Meta’s AI chatbot now has a dedicated iPhone and iPad app

Meta now provides a dedicated iPhone and iPad app to converse with its AI chatbot based on the company’s Llama 4 large language model.

iPhone displaying a splash screen in the Meta AI chatbot app.
The Meta AI chatbot on iPhone. Image: Christian Zibreg/Meta/Apple

The Meta AI is a new name for Meta View, a companion app for the Meta smart glasses, which was refreshed today with integration with the company’s AI chatbot and a dedicated feed for AI hacks and prompts from the community.

Meta AI brings a personalized chatbot experience “that understands your preferences and interests,” according to the description. The app lets you conduct natural conversations with Meta AI to get answers, advice and inspiration, and comes with a built-in image generator to help you create, edit and restyle images.

Meta AI chatbot now has a dedicated iPhone and iPad app

You can issue requests by typing your prompt or using voice commands. Meta invites you to “open the app and just start talking.” The Llama 4 large language model is pretty good at parsing natural language, so you should be able to have natural back-and-forth conversations with the chatbot.

From the announcement:

Meta AI is built to get to know you, so its answers are more helpful. It’s easy to talk to, so it’s more seamless and natural to interact with. It’s more social, so it can show you things from the people and places you care about. And you can use Meta AI’s voice features while multitasking and doing other things on your device, with a visible icon to let you know when the microphone is in use.

Meta AI learns your preferences and interests for personalized responses, which are currently restricted to customers in the United States and Canada.

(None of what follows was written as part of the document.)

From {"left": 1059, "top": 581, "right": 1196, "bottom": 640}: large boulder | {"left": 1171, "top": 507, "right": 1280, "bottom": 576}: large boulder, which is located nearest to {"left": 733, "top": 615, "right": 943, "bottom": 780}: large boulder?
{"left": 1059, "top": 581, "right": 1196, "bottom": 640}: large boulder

You can tell Meta AI to remember certain things about you (like that you love to travel and learn new languages), and it can also pick up important details based on context. Your Meta AI assistant also delivers more relevant answers to your questions by drawing on information you’ve already chosen to share on Meta products, like your profile, and content you like or engage with. And if you’ve added your Facebook and Instagram accounts to the same Accounts Center, Meta AI can draw from both to provide an even stronger personalized experience for you.

At launch, voice features were available in English in the United States, Canada, Australia and New Zealand, with support for additional languages and more countries coming in the future. The app includes a voice demo to test full-duplex speech technology in action.

This technology will deliver a more natural voice experience trained on conversational dialogue, so the AI is generating voice directly instead of reading written responses. It doesn’t have access to the web or real-time information, but we wanted to provide a glimpse into the future by letting people experiment with this.

Launching a dedicated AI chatbot app will help it compete more squarely with OpenAI’s ChatGPT, Google’s Gemini, Anthropic’s Claude and xAI’s Grok.

How to download the Meta AI chatbot app

Meta notes that some of the new features may roll out slowly over time, so check back later if you don’t have them. You can download the Meta AI app for iOS and Android on Apple’s App Store and Google’s Play Store.

For feature parity, the Meta AI web interface was also updated with support for voice interactions, the new Discover feed and an improved image generation experience with more presets and new style, mood, lighting and color options.

AI chatbots in Meta apps

Meta already integrates its AI chatbot across Facebook, Instagram, Messenger, WhatsApp and on the web at meta.ai. To push its chatbot, the company has disabled the Apple Intelligence features like Writing Tools in the dedicated Facebook, Instagram, WhatsApp, Messenger and Threads apps.

The Llama large language model that powers Meta’s chatbot is considered to be on par with ChatGPT in terms of language understanding and answering complex questions (it can search for information across the web), but faster than OpenAI’s chatbot, which is more complex and requires more computational resources.

Some users of the Meta AI web app in select countries may be included in a new test where the chatbot can create new documents with text and images to export as PDFs. Uploading documents to the chatbot for analysis and context is also in testing.